[Haskell-cafe] Wow Monads!
David McClain
dbm at refined-audiometrics.com
Tue Apr 18 14:57:20 UTC 2017
> What happened with these OCaml programs?
> I do see quite a few deficits in OCamls practices, but I don't know how relevant they are or if they are even related to your experience, so that would be interesting to me.
Hi Joachim,
Not sure what you are asking here? Do you mean, are they still extant? or do you want to know the failure mechanisms?
The biggest program of the lot still remains, although I have not used it in nearly 10 years. It was a compiler for a math analysis language called NML (Numerical Modeling Language, Not ML, …). It borrowed the syntax of OCaml, was coded in OCaml, but was a vectorized math language with dynamic binding. For me, at the time, the biggest gain was treating all arrays as toroidal, so that I could easily play with FFT’s in multiple dimensions, and reach things like the tail of the array with negative indices. That, and the automatic vectorizing of overloaded math operators.
That particular program began to fail as a result of the continual evolution of OCaml. It became a chore to constantly adapt to ever changing syntax patterns, on again / off again preprocessing of AST trees etc. But it did serve me well for about 5 years. About 20 KLOC of OCaml and 3 KLOC of supporting C glue code for access to BLAS, FFT’s, plotting graphics, etc.
That NML effort was launched shortly after my initial success in the nonlinear optimization that I mentioned. This was also a huge success for me, because I had tried repeatedly over the previous 5 years to construct an NML in C, then C++, and I always crapped out when the line count reached around 100 KLOC. Being able to produce a fully working system in 20 KLOC was a huge win.
The other programs compiled properly, and yet failed in execution, but my recall is fuzzy. One of them had the job of trying to watch automobile traffic through several cameras, day and night, and try to give consistent identity to the images seen through separate cameras, their motion patterns, and so forth. The cameras did not have overlapping fields of view. Not an easy problem, especially on rainy nights with street reflections from headlights. I don’t recall the exact failures, but things like data structure Maps started to fail with Address Faults. That should not ever happen, according to theory, but it really does.
On and off, I did have quite a bit of success with OCaml. But getting clients to accept OCaml in the code base, c.a. 2000-2005 was a major problem. They all had their in-house experts telling them that C++ and Java was the way to go… (I managed to avoid Java in my career).
Another major project was an Embedded Scheme compiler aimed at DSP’s c.a. 2008. That worked quite well for me, no failures to speak of. But I did learn during that effort that pattern matching has its limits. You often want to match subtrees and stubs, and just writing them out becomes an exercise in write-only code. A fallback effort done later in Lisp succeeded even better, but that’s probably because of the lower impedance mismatch between Lisp / Scheme, compared to OCaml / Scheme.

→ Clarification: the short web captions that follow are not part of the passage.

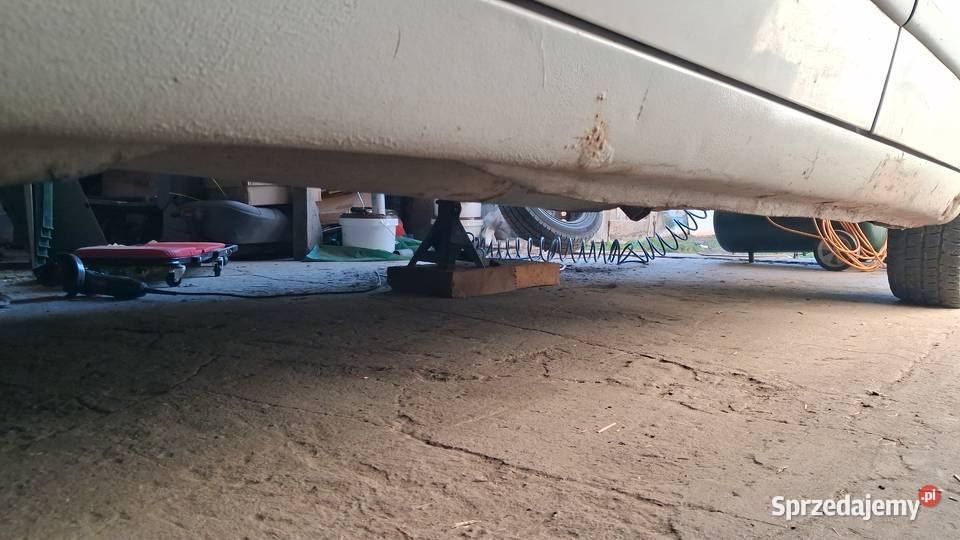 Drzwi przednie mercedes vito 638 Rok produkcji 1999 lubelskie Mełgiew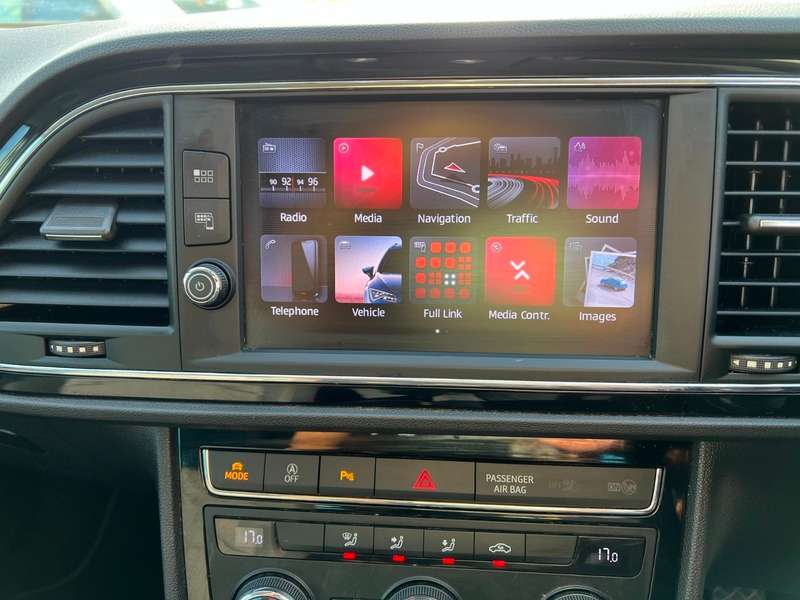 2018 SEAT LEON 2018 SEAT LEON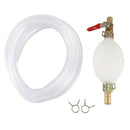 Portable Widely Used Hand Fuel Pump, Gasoline Siphon Hose, Gas Oil Water Fu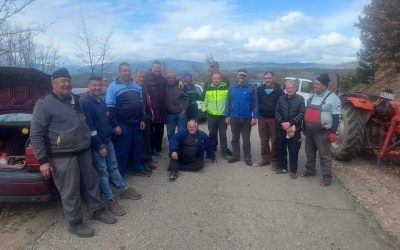 Акција „Недела на селата”!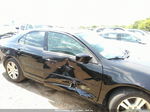 2008 Ford Fusion Sel Black vin: 3FAHP02168R175438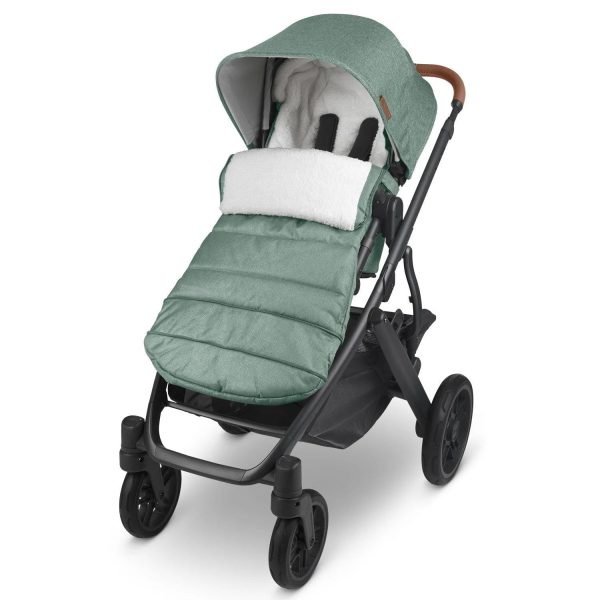 UPPAbaby CozyGanoosh Footmuff, Jordan - MadeInUSA - Image 3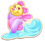 Puffler levels icon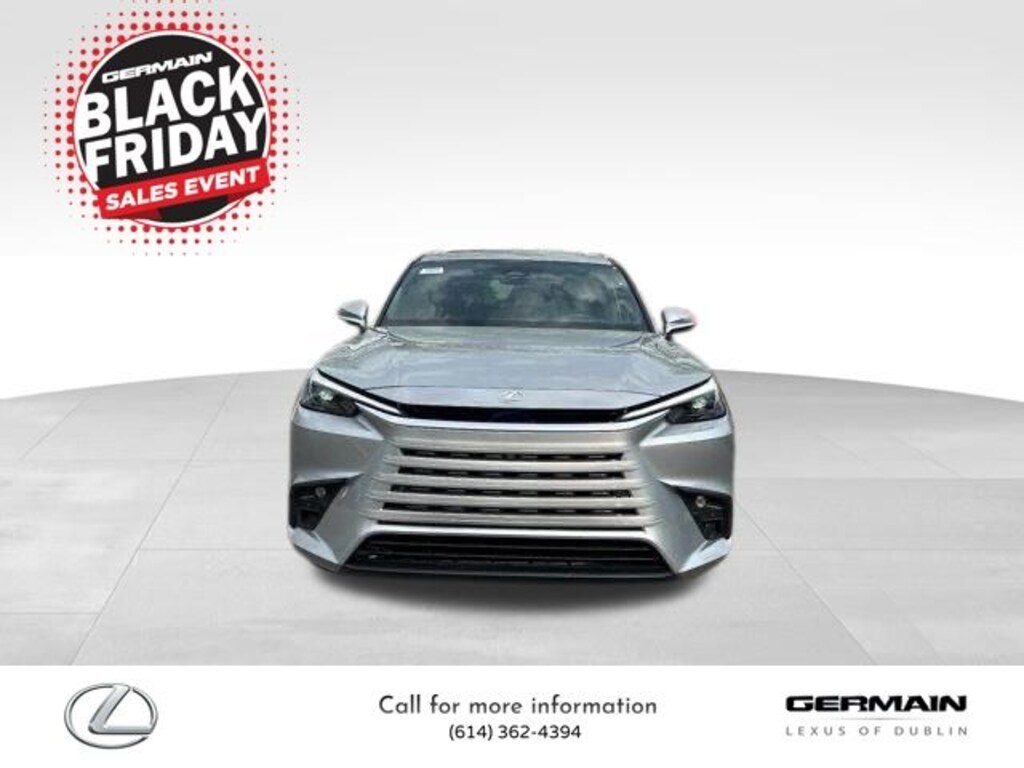 New 2025 Lexus TX 350 SUV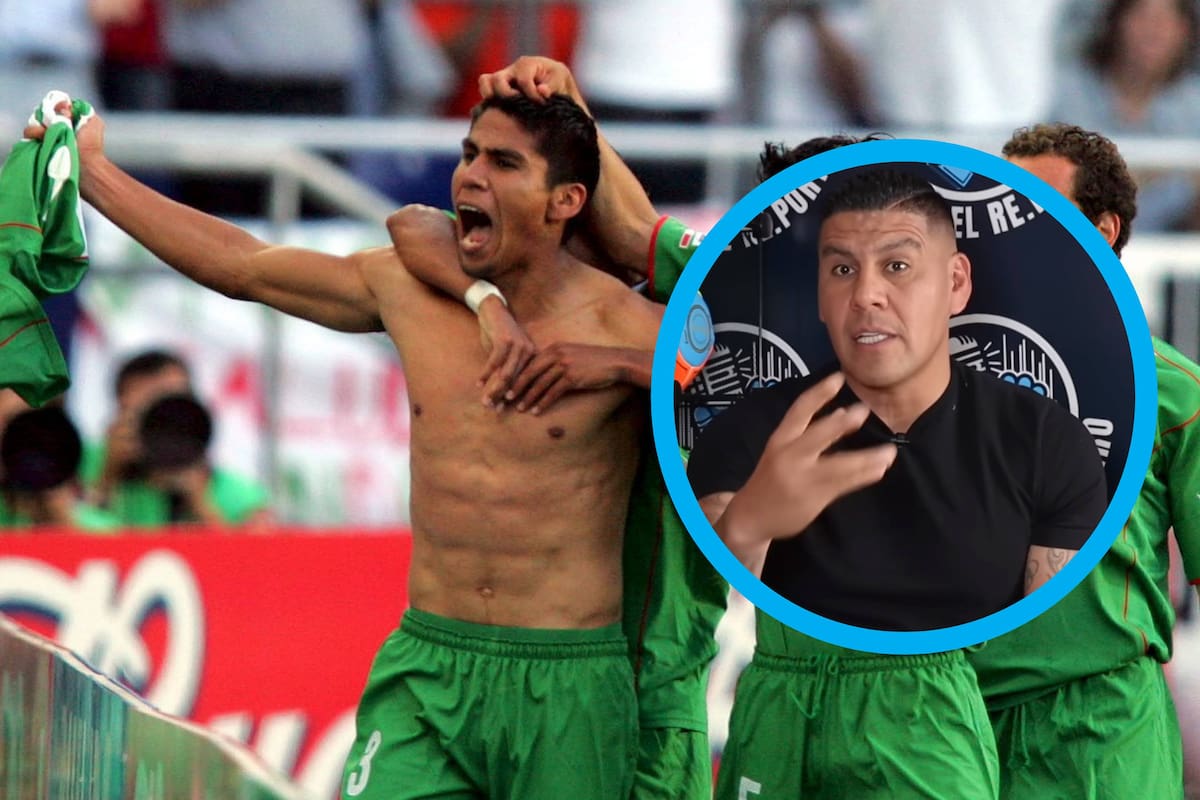 ¡Lo pusieron en engorda! Carlos Salcido comía hasta 7 veces cuando migró al futbol europeo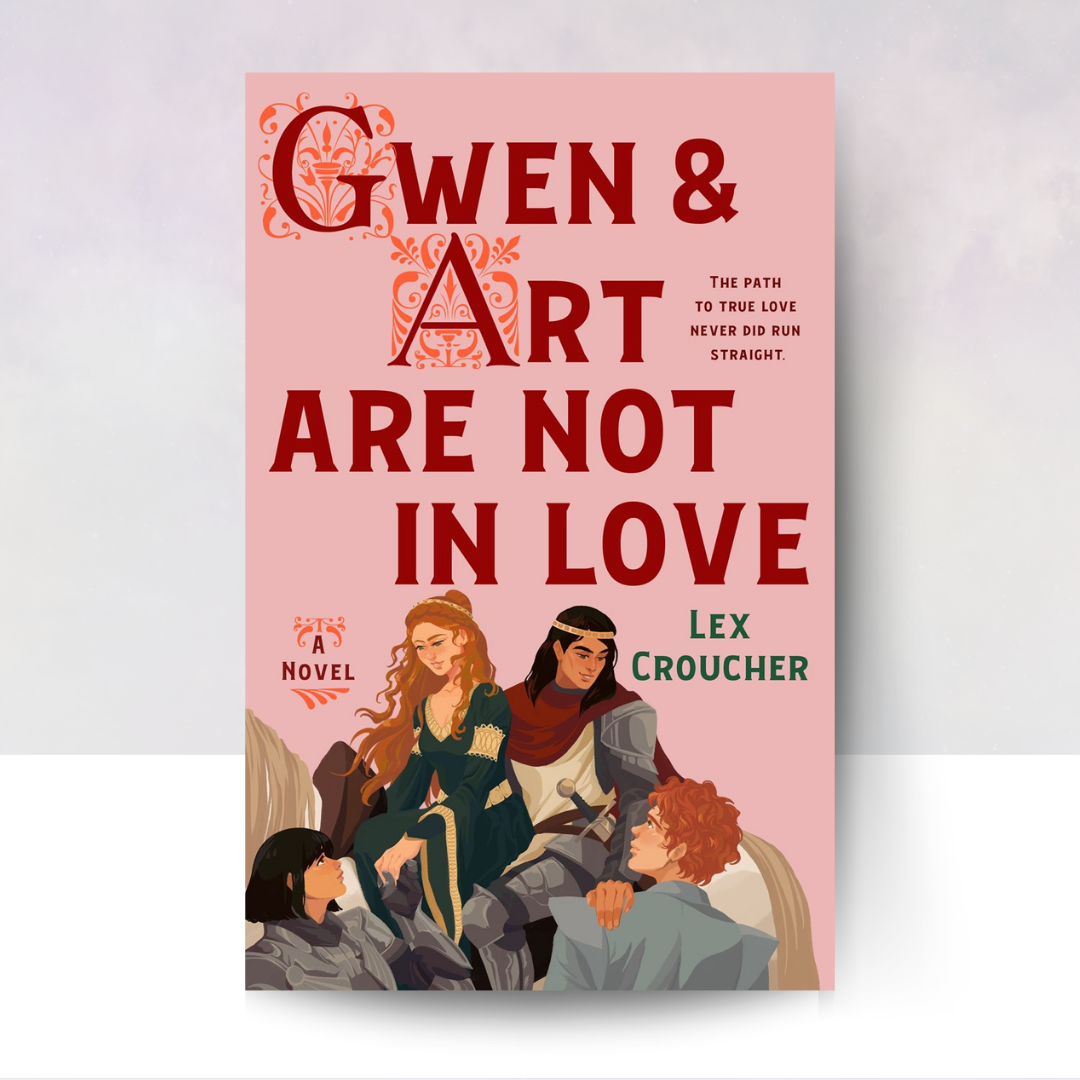 Gwen & Art Are Not In Love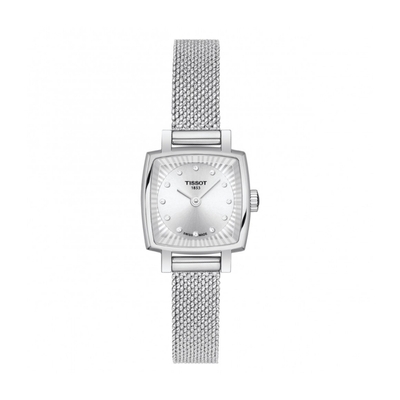 Tissot T-Lady Lovely Square női óra (T058.109.11.036.00)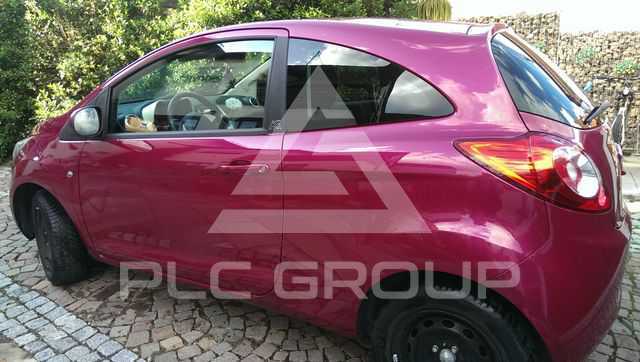 2009 Ford KA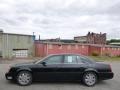 2004 Black Raven Cadillac DeVille DTS  photo #5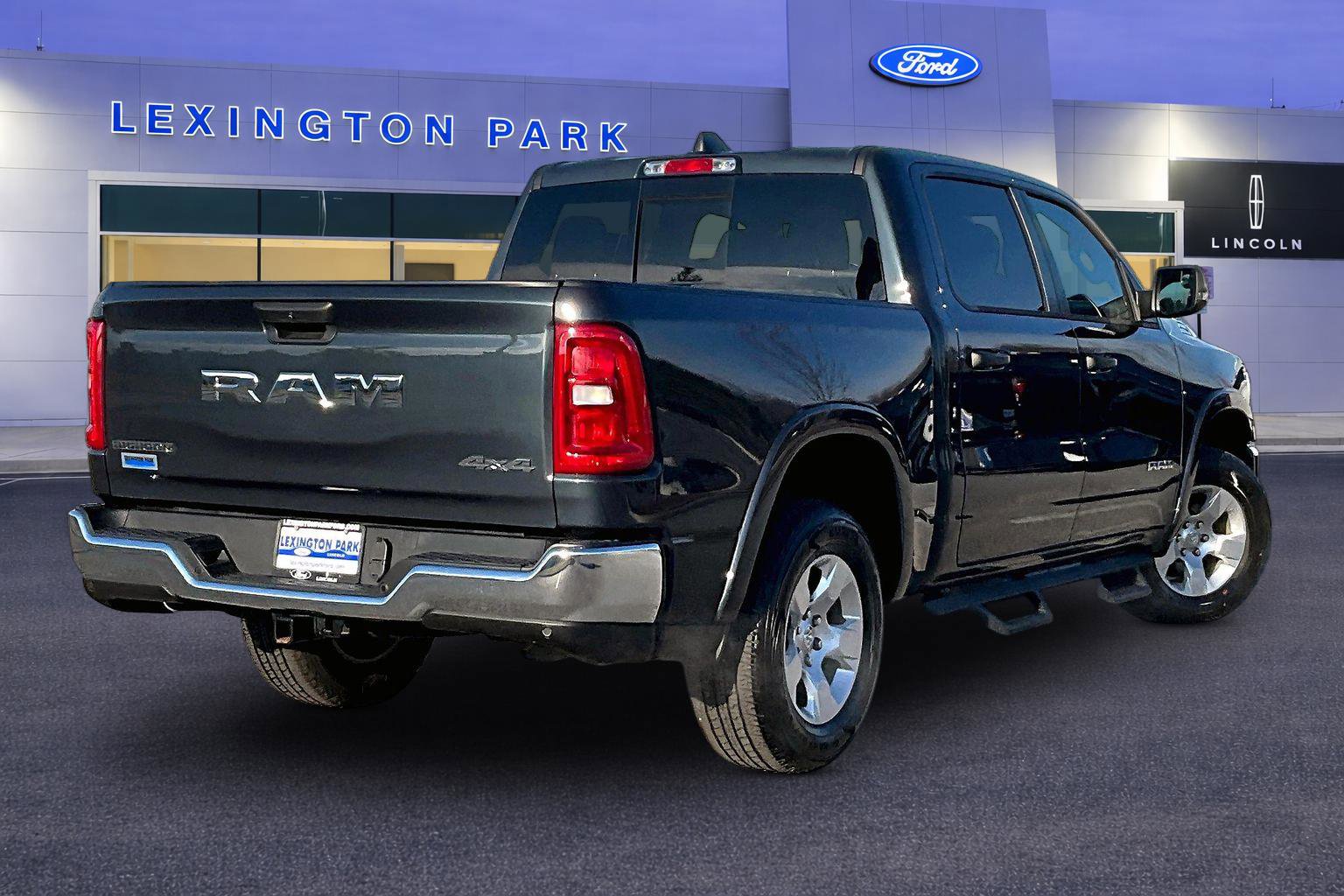 Used 2025 RAM 1500 Big Horn image 5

I never learned nor made use of the OOP in OCaml. Never seemed necessary. But then they started implementing syntax sugar to represent optional args, etc. and quite frankly the effort looks really cheesy and difficult to read. You might as well just use Common Lisp and be done with it.
Then around 2008 I got invited to speak at the European Common Lisp Meeting in Hamburg, and they made their preferences for Lisp be strongly known. Despite whatever I had in OCaml, that would be of no interest to them. So I began reentry into Lisp in a serious way, and I have been there since. Lisp for me had been on/off since about 1985. There were side diversions into Forth, C, Objective-C-like compilers, Smalltalk, and lots of DSP coding in bare-metal DSP Assembly. Transputers and Occam for a while. Massively parallel computing on a 4096 processor SIMD DAP Machine, 46 node MIMD machines based on DSP / Transputers for airborne LIDAR underwater mine detection systems. Lots of history…
- DM
> On Apr 17, 2017, at 23:56, Joachim Durchholz <jo at durchholz.org> wrote:
>
> Am 17.04.2017 um 21:26 schrieb David McClain:
>> And BTW… the breakthrough had absolutely nothing to do with typing
>> and type inference. The success arose because of clean versus unclean
>> control-flow. So you could say that OCaml adhered to “Structured
>> Programming” in a better manner, which corresponds entirely to a fad
>> cycle 2 layers back in time.
>
> That's not the first time I hear such statements.
> One other instance is Erlang users writing that it's not the functional
> aspect that is making it effective (Erlang isn't particularly strong in
> that area anyway), it's garbage collection (i.e. no invalid pointers to
> dereference).
>
>> But then after several years of pushing forward with OCaml, in
>> writing math analysis compilers and image recognition systems, I
>> began to find that, despite proper typing and clean compiles, system
>> level issues would arise and cause my programs to fail. The holy
>> grail of provably correct code came tumbling down in the face of
>> practical reality.
>
> What happened with these OCaml programs?
> I do see quite a few deficits in OCamls practices, but I don't know how relevant they are or if they are even related to your experience, so that would be interesting to me.